These fragments I have shored against my ruins … Elegance consists of a considered critical attitude towards the self and an organization of expression in a world which consists of a series of formless experiences. It imposes this organization of the self — in appearance, manner, gesture, and language — in radical, critical opposition to chaos: it is a formal project. In this conscious organization, it recognizes the world in itself as this formless chaos rather than rejecting it. In this, radical elegance has its aesthetic roots in the Modernist consciousness.
Although grace consists in the consideration of the smallest gesture and the most correct word, it also inheres in what only seems to be chaotic. Neither the plethora of violent experience in Howard Barker’s plays nor the seeming kinetic disorientation of a Merce Cunningham dance is without detailed, formal arrangement: little is left to chance. It is always self-arranged: by the performer, the playwright, the designer. Elegant expression is impossible without this discipline, in the quietest and loudest moments.

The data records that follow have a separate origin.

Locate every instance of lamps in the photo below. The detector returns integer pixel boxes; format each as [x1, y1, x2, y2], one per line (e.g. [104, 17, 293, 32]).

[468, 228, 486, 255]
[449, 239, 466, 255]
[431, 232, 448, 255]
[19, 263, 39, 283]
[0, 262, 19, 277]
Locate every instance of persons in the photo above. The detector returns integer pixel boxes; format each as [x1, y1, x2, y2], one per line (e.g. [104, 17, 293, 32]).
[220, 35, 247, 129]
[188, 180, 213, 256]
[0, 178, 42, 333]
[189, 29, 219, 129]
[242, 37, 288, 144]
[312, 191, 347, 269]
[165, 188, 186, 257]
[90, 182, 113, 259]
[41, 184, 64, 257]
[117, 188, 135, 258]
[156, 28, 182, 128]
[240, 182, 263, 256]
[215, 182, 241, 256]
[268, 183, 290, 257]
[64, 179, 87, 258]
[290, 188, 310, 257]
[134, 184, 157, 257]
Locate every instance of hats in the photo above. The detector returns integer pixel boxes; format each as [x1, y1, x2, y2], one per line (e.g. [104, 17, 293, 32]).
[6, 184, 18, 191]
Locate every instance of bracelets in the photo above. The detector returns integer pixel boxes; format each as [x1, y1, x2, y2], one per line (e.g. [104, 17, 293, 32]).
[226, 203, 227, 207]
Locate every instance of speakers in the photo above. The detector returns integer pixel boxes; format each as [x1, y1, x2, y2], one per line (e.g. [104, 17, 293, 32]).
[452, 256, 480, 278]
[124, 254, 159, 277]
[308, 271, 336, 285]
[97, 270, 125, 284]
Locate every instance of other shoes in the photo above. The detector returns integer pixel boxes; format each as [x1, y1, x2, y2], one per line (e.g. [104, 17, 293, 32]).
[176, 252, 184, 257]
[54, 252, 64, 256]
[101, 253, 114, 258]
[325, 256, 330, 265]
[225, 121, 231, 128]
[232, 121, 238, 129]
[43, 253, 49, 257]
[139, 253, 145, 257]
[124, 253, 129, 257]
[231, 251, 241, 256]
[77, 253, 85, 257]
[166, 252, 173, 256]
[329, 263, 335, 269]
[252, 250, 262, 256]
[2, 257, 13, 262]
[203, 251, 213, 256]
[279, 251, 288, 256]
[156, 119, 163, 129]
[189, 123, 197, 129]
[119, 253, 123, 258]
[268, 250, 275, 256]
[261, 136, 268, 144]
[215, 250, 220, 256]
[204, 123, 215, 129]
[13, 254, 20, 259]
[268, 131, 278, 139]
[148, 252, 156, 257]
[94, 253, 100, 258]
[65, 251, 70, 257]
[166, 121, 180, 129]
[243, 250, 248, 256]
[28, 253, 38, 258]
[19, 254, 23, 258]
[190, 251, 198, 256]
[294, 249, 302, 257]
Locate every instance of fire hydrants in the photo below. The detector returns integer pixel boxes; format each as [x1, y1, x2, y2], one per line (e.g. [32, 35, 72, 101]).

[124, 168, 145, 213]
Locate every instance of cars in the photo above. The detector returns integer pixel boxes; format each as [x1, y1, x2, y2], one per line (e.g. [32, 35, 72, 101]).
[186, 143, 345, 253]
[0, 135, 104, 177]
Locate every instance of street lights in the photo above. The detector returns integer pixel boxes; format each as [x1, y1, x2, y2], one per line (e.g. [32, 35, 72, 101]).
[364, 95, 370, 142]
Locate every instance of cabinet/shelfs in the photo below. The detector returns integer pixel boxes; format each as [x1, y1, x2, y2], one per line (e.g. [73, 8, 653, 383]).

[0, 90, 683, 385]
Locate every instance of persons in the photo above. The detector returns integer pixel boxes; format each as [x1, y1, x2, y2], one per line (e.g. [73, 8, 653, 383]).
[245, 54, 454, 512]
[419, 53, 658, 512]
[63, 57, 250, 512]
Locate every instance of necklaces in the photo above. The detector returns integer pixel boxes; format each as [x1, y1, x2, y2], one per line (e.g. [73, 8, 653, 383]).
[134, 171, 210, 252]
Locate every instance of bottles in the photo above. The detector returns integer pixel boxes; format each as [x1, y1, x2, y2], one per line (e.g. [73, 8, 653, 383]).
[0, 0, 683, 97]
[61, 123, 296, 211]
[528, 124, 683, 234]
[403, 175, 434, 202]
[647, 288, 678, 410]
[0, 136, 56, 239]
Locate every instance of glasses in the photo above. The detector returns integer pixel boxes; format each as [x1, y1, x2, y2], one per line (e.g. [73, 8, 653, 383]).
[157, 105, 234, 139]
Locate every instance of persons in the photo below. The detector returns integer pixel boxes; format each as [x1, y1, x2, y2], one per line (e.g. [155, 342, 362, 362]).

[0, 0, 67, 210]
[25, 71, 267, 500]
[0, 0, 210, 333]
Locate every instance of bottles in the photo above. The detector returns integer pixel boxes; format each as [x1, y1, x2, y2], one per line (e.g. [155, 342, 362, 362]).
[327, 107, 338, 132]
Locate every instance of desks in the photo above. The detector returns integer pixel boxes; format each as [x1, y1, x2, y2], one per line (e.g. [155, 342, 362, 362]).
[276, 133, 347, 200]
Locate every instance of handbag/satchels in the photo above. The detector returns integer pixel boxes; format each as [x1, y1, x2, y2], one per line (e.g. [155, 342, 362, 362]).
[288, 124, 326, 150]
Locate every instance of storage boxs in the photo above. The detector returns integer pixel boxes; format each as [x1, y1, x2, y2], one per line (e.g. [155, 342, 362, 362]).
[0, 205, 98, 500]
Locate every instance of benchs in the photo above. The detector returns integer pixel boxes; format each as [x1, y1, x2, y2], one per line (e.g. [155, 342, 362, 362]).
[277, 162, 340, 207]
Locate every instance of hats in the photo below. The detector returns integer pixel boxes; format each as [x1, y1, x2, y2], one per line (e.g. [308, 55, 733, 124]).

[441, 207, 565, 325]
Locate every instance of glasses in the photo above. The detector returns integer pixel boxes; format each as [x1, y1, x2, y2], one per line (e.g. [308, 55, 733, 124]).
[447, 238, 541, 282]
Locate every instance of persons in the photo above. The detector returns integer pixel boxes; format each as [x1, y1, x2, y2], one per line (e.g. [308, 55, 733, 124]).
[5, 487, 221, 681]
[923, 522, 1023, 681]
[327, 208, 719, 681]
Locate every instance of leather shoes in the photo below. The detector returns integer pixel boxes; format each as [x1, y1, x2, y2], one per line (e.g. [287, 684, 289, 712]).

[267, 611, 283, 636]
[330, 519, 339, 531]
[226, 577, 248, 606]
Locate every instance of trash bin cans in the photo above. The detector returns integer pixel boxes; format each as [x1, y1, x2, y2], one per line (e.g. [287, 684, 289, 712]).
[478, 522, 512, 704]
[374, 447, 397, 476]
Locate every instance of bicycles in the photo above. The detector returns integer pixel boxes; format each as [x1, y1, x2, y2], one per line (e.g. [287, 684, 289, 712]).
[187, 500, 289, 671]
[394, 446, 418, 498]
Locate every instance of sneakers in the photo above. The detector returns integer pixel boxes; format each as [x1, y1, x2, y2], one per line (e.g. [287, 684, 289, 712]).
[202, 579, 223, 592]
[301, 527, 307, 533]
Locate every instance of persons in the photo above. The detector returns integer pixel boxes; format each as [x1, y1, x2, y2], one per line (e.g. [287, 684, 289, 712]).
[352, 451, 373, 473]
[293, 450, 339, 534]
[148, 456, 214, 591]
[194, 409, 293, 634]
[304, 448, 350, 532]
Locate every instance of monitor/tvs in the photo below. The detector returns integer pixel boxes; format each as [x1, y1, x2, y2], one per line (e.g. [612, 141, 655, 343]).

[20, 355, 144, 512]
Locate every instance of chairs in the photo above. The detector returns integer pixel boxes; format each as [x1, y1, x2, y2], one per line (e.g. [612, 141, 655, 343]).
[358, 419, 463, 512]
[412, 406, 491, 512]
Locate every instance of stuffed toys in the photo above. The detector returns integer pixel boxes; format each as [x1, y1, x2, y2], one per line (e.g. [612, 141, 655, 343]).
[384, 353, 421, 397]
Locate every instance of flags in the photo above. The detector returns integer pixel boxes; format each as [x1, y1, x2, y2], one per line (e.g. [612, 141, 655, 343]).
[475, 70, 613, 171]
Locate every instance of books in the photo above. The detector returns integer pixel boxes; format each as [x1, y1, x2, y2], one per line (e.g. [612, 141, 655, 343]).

Radical elegance gives form to irrational chaos rather than giving in to that chaos. Without the conscious eye to see, the conscious ear to hear, the most violent cosmic explosion is utterly without form — it is Nothing. Even if we imagine this cosmic explosion, we imagine it in terms of our senses: feeling the tremor of explosion, seeing the light, hearing the thunder. Without us, without the senses that we use to order experience, it is Nothing, formlessness. Radical elegance accepts this, accepts the anxiety which defines the tragedy of human life, and seeks a means of living continuously with that recognition, and perhaps even finding some happiness and pleasure on the edge of that abyss.

George,
Very interesting way of looking at elegance. By your definition, the work of the choreographers I cited in my comment to your previous post (Mia Michaels and Sonya Tayeh) can certainly be described as “radically elegant.”
Now that I think of it, you could describe most of Beethoven’s music as radically elegant based on today’s post.